The couple got to know each other when Silja’s family came to Kerala. Ashkar was the driver of the taxi they hired in Kottayam district in south Kerala. Ashkar, a native of Kannur, was working in Kottayam. The familiarity that began then gradually led to love. That Ashkar was poor did not affect the civil engineering student’s love for him. When the family tried to invite marriage proposals for her, Silja maintained she did not want to get married before completing her studies. On completing civil engineering, she left her house to join Ashkar in kerala.

Running away from home was reportedly Silja’s plan. Ashkar had informed her that he would not be able to marry her since she was a non-Muslim. Then, she got ready to convert to Islam. She took a few clothes each day to her friend’s house. And after some days, she ran off to Kerala on August 8. They registered their marriage on August 9 and Ashkar informed her parents about it on phone.

Silja’s uncle and some others approached the Erattupetta police station. When Silja maintained she did not want to go back home, they returned. Silja joined the madrasa at Ponnani to learn Islam. About 20 people came from Karnataka and threatened the couple at the madrasa and Ashkar’s workplace. (Ashkar was then working as driver in a house.)

Silja’s father again came with a police officer from Chamrajnagar and a photographer to meet the couple, but they maintained they did not want to go Mysore.

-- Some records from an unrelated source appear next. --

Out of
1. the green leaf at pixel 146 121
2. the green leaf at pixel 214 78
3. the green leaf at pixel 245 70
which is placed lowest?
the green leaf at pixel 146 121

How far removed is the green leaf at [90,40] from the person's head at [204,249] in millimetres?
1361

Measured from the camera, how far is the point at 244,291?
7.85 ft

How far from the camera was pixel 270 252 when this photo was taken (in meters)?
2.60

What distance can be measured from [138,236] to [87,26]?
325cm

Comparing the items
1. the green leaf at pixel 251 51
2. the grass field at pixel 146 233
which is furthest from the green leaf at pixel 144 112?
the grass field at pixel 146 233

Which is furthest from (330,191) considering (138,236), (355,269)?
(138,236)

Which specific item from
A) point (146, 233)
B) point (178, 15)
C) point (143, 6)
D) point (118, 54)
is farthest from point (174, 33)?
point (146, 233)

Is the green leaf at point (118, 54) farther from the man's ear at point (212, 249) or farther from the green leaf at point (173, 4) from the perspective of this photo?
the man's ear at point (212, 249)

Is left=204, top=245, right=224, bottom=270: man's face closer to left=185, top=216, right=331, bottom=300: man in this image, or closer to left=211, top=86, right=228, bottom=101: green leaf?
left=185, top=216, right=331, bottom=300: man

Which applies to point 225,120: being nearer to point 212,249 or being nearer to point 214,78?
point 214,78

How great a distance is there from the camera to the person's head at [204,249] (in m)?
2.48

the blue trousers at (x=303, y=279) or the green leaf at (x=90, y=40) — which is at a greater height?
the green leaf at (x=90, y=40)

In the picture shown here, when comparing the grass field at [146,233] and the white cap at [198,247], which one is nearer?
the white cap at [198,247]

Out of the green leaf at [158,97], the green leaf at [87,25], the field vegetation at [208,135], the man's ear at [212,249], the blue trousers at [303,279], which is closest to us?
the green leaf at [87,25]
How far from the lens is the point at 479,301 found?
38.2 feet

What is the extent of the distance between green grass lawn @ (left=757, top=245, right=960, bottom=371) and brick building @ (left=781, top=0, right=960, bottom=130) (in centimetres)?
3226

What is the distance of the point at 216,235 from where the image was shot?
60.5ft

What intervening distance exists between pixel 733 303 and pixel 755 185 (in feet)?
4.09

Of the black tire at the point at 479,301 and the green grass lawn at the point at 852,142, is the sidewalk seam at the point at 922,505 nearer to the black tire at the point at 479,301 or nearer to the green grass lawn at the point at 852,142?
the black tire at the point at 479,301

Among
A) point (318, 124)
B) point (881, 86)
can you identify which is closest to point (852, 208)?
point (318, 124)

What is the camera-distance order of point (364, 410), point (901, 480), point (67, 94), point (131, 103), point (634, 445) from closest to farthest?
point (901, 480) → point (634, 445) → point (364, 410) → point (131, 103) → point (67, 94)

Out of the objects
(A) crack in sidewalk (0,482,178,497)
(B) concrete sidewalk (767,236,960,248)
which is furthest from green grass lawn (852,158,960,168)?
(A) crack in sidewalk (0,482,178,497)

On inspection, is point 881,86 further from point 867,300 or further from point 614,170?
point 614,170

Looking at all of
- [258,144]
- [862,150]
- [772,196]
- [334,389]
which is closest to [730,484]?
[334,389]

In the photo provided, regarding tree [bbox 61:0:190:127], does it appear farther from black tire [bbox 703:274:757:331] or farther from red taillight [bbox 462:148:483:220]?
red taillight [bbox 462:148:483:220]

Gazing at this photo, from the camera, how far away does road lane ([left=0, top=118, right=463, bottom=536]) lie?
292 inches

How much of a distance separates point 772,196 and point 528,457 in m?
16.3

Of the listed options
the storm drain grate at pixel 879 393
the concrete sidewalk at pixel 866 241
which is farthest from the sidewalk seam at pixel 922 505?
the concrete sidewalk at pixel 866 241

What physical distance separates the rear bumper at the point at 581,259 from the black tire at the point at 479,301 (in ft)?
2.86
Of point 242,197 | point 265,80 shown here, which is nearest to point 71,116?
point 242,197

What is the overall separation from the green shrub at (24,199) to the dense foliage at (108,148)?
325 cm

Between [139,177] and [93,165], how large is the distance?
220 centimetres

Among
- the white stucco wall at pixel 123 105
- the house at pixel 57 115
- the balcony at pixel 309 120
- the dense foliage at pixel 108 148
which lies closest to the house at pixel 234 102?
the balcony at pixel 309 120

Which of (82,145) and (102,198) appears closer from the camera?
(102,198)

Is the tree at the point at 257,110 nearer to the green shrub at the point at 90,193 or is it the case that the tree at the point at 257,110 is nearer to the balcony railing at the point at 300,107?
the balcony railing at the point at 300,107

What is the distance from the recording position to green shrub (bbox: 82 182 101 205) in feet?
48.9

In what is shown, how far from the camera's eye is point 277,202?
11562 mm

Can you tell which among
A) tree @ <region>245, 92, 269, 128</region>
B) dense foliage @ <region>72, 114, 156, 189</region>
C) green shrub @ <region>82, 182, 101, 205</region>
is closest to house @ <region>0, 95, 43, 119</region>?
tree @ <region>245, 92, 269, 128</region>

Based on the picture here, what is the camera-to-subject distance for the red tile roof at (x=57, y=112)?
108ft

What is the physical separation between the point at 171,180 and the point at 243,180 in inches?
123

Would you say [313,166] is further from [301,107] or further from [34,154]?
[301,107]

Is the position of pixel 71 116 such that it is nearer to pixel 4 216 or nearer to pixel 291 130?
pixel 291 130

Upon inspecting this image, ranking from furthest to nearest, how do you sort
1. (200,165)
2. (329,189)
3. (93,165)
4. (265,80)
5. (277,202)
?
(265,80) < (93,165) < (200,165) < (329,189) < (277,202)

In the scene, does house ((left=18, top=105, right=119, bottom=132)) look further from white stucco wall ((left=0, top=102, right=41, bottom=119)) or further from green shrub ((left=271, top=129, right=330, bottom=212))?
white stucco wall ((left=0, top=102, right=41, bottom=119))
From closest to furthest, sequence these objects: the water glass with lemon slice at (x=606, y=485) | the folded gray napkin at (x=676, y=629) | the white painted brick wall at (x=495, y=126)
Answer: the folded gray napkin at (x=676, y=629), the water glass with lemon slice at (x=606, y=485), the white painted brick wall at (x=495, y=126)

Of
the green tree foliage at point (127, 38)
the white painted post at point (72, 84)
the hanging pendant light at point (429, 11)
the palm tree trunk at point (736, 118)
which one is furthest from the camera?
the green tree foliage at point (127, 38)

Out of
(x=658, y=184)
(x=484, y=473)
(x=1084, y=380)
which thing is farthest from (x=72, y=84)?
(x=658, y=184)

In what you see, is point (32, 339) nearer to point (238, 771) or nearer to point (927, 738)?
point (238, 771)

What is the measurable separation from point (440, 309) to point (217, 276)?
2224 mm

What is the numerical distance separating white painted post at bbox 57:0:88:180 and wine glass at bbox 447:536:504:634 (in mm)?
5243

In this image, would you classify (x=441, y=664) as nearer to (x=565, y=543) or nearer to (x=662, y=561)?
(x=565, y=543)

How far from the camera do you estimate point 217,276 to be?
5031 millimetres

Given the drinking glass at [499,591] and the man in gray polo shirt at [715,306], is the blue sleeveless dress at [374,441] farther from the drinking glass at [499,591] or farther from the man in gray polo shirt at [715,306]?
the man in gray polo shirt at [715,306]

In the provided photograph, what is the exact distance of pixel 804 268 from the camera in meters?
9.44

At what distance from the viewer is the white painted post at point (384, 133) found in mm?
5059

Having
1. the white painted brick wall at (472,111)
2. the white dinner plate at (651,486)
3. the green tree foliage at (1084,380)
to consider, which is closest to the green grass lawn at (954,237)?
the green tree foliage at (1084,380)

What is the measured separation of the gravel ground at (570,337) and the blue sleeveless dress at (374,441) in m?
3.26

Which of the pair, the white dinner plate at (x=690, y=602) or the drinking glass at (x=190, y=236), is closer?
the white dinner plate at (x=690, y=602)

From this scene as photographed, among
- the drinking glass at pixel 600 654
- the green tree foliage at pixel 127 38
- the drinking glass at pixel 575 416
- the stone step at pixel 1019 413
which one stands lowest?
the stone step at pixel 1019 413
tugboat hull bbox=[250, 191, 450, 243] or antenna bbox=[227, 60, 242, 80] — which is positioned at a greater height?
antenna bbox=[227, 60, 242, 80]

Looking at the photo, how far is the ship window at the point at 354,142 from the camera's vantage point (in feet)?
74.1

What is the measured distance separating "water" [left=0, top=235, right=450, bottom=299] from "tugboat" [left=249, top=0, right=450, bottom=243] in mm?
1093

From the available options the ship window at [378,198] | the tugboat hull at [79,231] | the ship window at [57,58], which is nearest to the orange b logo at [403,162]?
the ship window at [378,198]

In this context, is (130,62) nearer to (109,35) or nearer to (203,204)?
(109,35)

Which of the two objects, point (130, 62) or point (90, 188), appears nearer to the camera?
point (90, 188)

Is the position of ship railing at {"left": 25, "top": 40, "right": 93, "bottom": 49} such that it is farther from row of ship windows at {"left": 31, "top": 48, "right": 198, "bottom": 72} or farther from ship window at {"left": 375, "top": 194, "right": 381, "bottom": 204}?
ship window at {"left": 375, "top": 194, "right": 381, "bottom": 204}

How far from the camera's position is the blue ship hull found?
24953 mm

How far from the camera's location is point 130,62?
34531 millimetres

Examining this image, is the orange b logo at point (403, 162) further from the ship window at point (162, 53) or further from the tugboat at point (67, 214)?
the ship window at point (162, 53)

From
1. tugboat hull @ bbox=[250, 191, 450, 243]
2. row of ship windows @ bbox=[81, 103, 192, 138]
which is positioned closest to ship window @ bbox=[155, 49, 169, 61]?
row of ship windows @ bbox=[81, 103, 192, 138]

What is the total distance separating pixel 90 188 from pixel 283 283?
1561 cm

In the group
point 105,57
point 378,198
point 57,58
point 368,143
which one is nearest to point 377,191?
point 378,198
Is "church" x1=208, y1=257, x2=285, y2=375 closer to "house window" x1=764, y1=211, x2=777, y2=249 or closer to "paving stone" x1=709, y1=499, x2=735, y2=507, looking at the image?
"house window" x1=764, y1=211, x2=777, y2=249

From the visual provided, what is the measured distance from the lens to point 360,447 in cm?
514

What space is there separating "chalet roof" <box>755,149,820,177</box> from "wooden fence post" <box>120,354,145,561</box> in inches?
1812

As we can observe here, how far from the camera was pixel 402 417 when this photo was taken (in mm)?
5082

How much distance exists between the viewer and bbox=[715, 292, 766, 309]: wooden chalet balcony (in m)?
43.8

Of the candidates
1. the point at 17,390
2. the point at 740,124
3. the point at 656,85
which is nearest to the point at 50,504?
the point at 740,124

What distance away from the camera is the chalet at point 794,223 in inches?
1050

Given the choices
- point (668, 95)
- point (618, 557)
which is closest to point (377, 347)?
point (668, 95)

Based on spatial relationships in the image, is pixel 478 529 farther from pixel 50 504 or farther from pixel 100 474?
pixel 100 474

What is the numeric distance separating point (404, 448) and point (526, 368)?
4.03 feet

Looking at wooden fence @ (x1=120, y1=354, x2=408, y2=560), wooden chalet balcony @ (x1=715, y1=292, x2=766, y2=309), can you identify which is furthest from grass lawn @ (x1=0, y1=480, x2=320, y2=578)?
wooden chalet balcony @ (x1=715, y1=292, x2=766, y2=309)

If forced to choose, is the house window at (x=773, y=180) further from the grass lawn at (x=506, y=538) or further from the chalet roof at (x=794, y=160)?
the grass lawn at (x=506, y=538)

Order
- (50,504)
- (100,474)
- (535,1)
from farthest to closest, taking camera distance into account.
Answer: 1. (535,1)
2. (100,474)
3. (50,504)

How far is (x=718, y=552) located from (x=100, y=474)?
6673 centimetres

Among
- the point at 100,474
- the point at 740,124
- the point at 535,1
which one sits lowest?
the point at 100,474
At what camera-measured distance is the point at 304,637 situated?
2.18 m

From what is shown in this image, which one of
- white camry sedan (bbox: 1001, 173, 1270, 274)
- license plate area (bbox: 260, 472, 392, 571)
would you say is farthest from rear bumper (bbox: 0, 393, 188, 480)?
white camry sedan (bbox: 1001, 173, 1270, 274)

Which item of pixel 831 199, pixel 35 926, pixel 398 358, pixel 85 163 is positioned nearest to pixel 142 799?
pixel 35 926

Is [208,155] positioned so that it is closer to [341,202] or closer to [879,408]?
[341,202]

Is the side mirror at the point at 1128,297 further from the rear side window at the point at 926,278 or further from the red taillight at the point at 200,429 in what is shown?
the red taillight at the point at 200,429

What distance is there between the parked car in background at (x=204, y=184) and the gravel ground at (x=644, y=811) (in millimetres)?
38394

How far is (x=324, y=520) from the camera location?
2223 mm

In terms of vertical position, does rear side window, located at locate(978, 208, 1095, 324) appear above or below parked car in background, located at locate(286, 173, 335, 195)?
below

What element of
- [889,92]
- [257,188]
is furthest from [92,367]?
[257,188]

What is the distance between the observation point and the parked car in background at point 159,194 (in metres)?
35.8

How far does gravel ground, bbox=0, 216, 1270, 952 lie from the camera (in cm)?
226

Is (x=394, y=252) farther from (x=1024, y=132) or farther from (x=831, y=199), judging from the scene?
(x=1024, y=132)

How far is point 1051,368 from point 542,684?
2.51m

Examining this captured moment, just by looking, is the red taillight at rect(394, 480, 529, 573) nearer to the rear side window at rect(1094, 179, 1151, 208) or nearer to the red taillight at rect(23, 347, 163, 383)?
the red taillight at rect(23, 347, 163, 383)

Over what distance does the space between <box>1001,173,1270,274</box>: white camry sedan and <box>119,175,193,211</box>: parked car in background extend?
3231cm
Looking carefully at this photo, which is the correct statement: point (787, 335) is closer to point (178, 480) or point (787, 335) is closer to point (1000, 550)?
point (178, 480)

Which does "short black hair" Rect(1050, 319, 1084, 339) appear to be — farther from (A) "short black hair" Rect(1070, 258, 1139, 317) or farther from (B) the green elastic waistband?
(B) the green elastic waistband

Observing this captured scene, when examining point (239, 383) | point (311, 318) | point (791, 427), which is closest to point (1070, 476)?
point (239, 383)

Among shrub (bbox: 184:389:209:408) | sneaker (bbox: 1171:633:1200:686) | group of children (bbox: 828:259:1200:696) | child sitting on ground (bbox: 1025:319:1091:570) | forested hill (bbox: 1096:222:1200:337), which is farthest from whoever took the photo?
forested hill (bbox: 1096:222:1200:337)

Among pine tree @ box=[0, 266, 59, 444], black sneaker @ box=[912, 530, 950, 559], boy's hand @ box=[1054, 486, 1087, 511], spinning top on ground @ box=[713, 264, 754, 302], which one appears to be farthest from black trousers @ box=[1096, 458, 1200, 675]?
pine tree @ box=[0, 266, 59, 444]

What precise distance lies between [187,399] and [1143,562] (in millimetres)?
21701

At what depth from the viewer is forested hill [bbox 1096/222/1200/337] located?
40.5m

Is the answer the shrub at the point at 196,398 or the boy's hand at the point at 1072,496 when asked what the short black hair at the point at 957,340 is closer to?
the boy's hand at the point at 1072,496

The photographer reportedly took a few snaps which were later shown on a Malayalam TV channel. The channel reportedly gave a news item that Ashkar had kidnapped her and forcibly converted her. The report said he was a terrorist and that he had converted 22 women by feigning love and kidnapping. The story went on that he was rewarded Rs 10 lakh for converting one such girl.

Ashkar began to get threats from Koothuparamba, his native place. His family also left him, believing all the news that came about him in the media. Silja’s uncle again approached the Kottayam police with some leaders of a Hindu right wing group in Kerala, but Silja kept her stand. At last Ashkar and Silja convened a press conference in Kottayam on September 8, pleading to let them live.

Silja’s parents then approached the High Court with a habeas corpus. The HC asked the Karnataka police to investigate any possible ‘love jihad’ links of Ashkar and the very existence of the movement or organisation called ‘Love Jihad’. The report was to be submitted by three weeks. The court also asked Silja to go with her parents till the investigation was over. The decision was taken by the court as the lawyer of Silja’s father mentioned the similar cases in Kerala and the decision of the Kerala High Court to let the girls with their parents. Even after living with parents and all the hype about the so-called ‘Love Jihad’, Silja has decided to go with Ashkar.